MEXICO CITY - The deadly hemorrhagic form of dengue fever is increasing dramatically in Mexico, and experts predict a surge throughout Latin America fueled by climate change, migration and faltering mosquito eradication efforts.
Overall dengue cases have increased by more than 600 percent in Mexico since 2001, and worried officials are sending special teams to tourist resorts to spray pesticides and remove garbage and standing water where mosquitoes breed ahead of the peak Easter Week vacation season.
Even classic dengue - known as "bonebreak fever" - can cause severe flu-like symptoms, excruciating joint pain, high fever, nausea and rashes.
More alarming is that a deadly hemorrhagic form of the disease, which adds internal and external bleeding to the symptoms - is becoming more common. It accounts for one in four cases in Mexico, compared with one in 50 seven years ago, according to Mexico's Public Health Department.
While hemorrhagic dengue is increasing around the developing world, the problem is most dramatic in the Americas, according to the Centers for Disease Control and Prevention.
Like a poster child for the downside of humanity's impact on the planet, dengue is driven by longer rainy seasons some blame on climate change, as well as disposable plastic packaging and other trash that collects water. Migrants and tourists - including the many thousands of Americans expected for spring break this year - carry new strains of the virus across national borders, where mosquitoes can spread the disease.
The CDC says there's no drug to treat hemorrhagic dengue, but proper treatment, including rest, fluids and pain relief, can reduce death rates to about 1 percent.

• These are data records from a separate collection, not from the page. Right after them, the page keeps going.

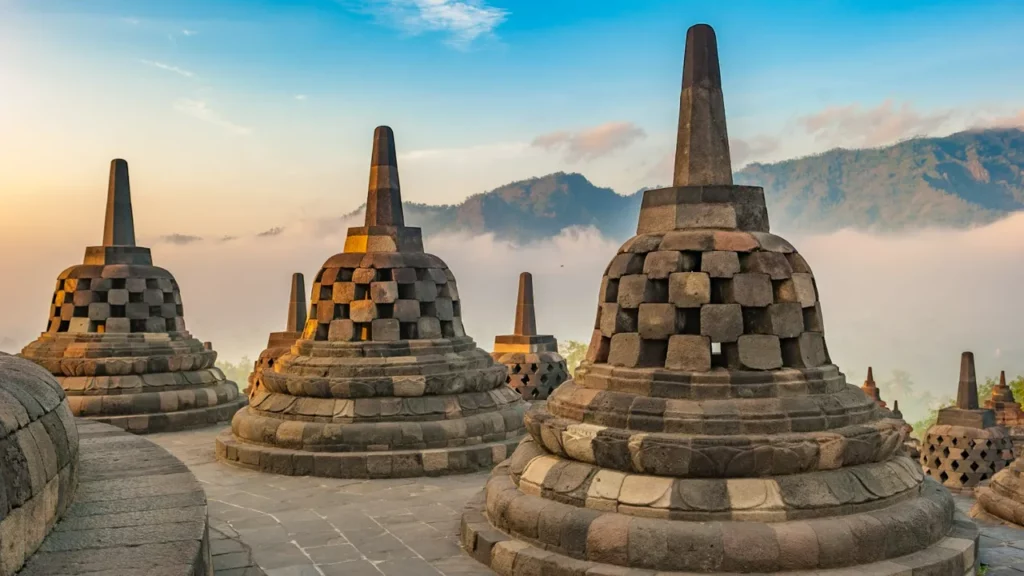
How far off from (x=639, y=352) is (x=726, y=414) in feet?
2.72

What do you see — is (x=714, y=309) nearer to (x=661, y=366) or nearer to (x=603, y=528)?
(x=661, y=366)

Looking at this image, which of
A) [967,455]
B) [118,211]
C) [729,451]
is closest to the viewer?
[729,451]

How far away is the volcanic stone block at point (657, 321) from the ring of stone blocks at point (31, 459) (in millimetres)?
3813

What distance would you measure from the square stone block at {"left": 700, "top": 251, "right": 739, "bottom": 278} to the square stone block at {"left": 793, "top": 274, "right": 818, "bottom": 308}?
52 cm

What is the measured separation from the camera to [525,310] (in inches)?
716

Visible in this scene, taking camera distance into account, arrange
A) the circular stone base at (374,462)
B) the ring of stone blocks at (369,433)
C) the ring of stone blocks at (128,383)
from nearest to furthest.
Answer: the circular stone base at (374,462), the ring of stone blocks at (369,433), the ring of stone blocks at (128,383)

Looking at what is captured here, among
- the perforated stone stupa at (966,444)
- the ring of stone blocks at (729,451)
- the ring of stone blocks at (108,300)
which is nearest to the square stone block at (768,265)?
the ring of stone blocks at (729,451)

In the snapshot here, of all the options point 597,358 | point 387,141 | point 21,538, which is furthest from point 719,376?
point 387,141

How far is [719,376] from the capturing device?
6242 mm

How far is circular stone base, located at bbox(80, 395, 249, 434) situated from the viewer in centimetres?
1357

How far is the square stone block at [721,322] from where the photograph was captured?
20.8ft

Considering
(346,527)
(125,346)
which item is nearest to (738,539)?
(346,527)

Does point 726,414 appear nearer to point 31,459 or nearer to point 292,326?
point 31,459

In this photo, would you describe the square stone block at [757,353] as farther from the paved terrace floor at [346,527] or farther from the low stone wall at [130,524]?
the low stone wall at [130,524]
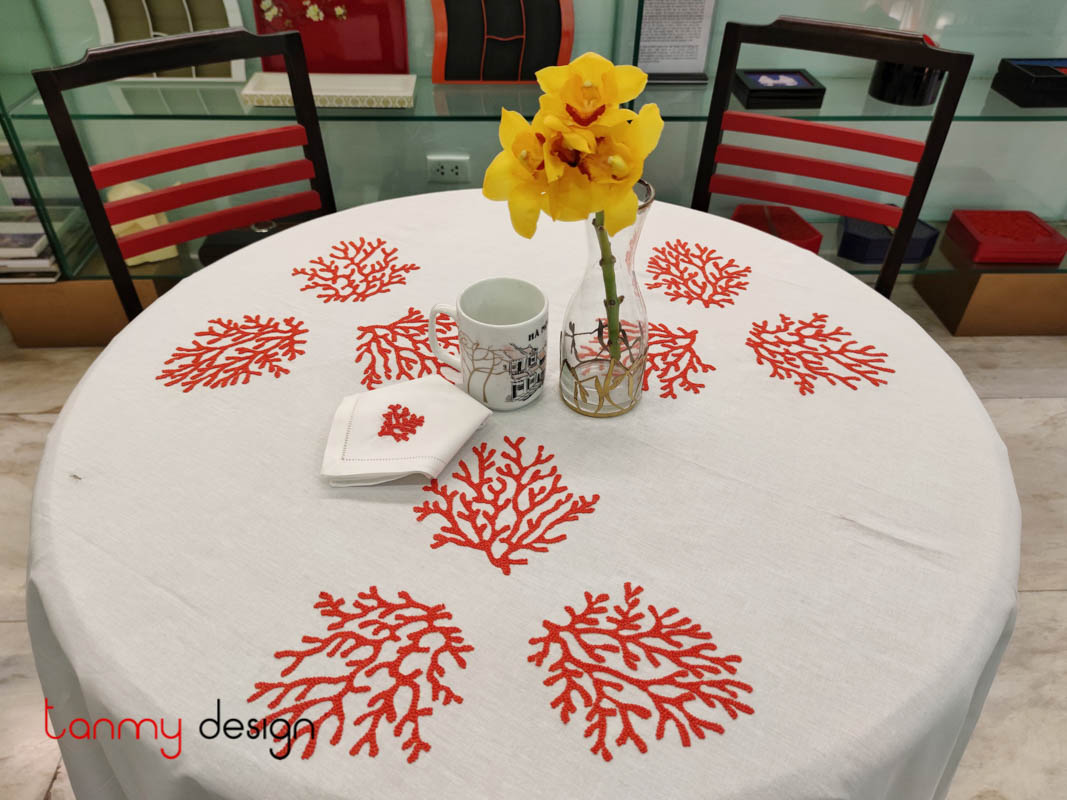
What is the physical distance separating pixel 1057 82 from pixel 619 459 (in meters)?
1.90

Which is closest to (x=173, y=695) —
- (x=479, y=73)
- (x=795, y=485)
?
(x=795, y=485)

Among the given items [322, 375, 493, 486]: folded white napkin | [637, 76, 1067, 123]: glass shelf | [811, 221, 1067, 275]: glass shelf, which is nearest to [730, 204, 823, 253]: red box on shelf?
[811, 221, 1067, 275]: glass shelf

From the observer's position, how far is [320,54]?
77.8 inches

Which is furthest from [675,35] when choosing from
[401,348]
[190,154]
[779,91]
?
[401,348]

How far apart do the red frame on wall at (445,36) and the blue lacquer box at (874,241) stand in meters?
1.03

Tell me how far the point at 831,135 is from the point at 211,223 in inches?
49.6

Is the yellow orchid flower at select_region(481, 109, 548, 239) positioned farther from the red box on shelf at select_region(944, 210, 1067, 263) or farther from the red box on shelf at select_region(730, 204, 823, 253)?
the red box on shelf at select_region(944, 210, 1067, 263)

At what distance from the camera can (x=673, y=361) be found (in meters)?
1.02

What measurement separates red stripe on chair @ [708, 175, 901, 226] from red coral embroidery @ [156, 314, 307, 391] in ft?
3.42

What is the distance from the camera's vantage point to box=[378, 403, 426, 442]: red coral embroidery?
0.86 metres

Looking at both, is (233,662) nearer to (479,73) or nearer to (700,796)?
(700,796)

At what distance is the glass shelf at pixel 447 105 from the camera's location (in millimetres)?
1868

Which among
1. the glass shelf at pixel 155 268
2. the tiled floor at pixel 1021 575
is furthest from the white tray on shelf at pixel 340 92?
the tiled floor at pixel 1021 575

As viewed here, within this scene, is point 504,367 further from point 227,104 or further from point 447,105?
point 227,104
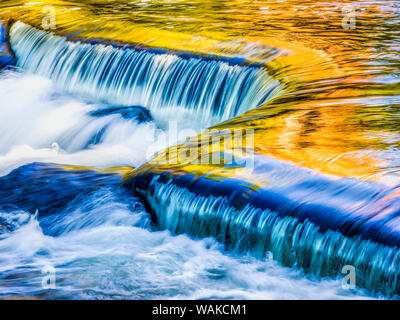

Latin America's hospitals are ill-equipped to handle major outbreaks, and officials say the virus is likely to grow deadlier, in part because tourism and migration are circulating four different strains across the region. A person exposed to one strain may develop immunity to that strain - but subsequent exposure to another strain makes it more likely the person will develop the hemorrhagic form.
This dengue spread "is one of the primordial public health problems the country faces," said Mexico's Public Health Department, which has sent hundreds of workers to the resorts of Puerto Vallarta, Cancun and Acapulco to try to avert outbreaks ahead of the Easter week vacation.
"We are working intensively, both the federal and state governments, on (these) three sites that we want to keep under control, so that it doesn't become a risk for tourists," said Pablo Kuri, head of Mexico's National Center for Epidemiology and Disease Control.
The Canadian Embassy in Mexico City issued an alert about dengue after five Canadians were sickened in Puerto Vallarta earlier this year. Acapulco, a city of 700,000, has documented 549 cases of classic and hemorrhagic dengue in the first two months of 2007, up from just 86 for the same period last year.
Dengue is mostly a problem in tropical slums, where trash collection and sanitation are not as good as in tourist areas.
In January and February, Mexico's dry season, there were 1,589 cases of both types of dengue nationwide, up 380 percent from the same period in 2006, Kuri said. And last year was also bad for dengue: Mexico documented 27,000 infections overall - including 4,477 hemorrhagic cases and 20 deaths - compared with 1,781 cases overall in 2001.
Dengue has been found along the U.S.-Mexico border, where 151 classic and 46 hemorrhagic cases were recorded last year in the Gulf state of Tamaulipas, south of Texas.
Historically, the United States hasn't been immune from dengue - a 1922 outbreak in Texas infected a half-million people. And according to the CDC, dengue returned to southern Texas in 1980 after a 35-year absence. Occasional cases since then have included hemorrhagic dengue.
The Intergovernmental Panel on Climate Change, made up of the world's leading climate scientists, predicted in March that global warming and climate change would cause an upsurge in dengue. In Mexico, officials say longer rainy seasons already are leading to more cases.
"It used to be seasonal, in the hottest, wettest months, and now in some regions we are seeing it practically all year," said Joel Navarrete, an epidemiologist with the Mexican Social Security Institute.
The global solution to dengue outbreaks is mosquito control, and faltering eradication efforts, together with climate change, probably share blame for dengue's rise in the Americas, Kuri said.
A successful eradication program in Latin America in the 1960s sent the disease into remission, but economic crises and government downsizing sapped those efforts over the next two decades. Some countries reported severe outbreaks in the 1980s, and by the 1990s, dengue began a regional resurgence.
Paraguay declared a state of emergency in March after 17 people died of hemorrhagic dengue and an estimated 400,000 were infected with the milder "classic" form of the disease. The government sent soldiers into the streets in an emergency campaign to spray insecticides and clean up stagnant water.
At least 24 people died of hemorrhagic dengue in the Dominican Republic last year.
"It's part of globalization," Kuri said. "Someone can be in Paraguay, where there is a big outbreak, with type-one virus, and six hours later be in Mexico."